Your task is to reproduce the listing exactly, without its images.

**DATA SEGMENT**:
--------------------
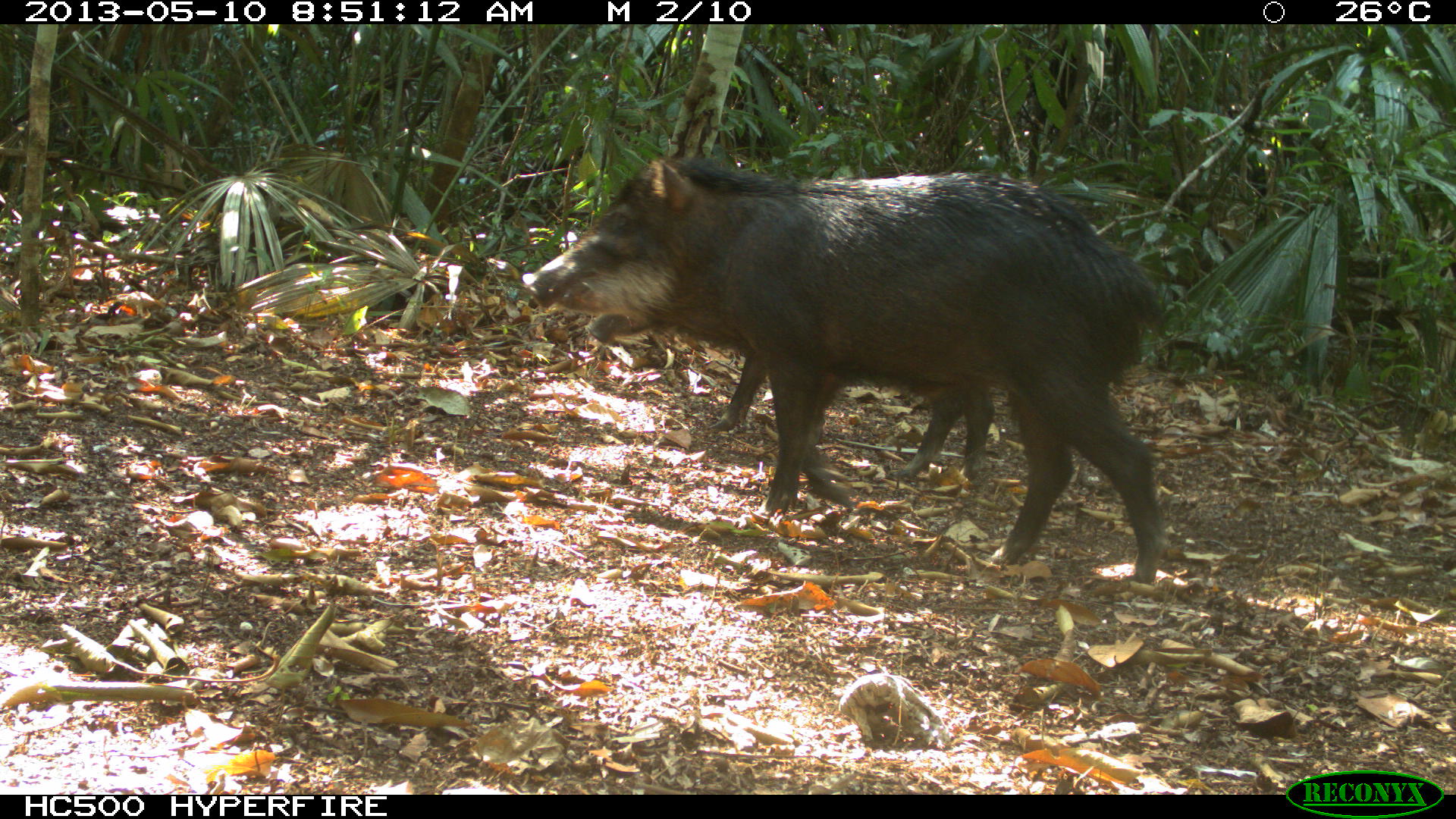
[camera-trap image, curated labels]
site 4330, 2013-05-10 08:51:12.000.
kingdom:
--------------------
**EXERCISE OUTPUT**:
[camera-trap image, curated labels]
site 4330, 2013-05-10 08:51:12.000.
kingdom:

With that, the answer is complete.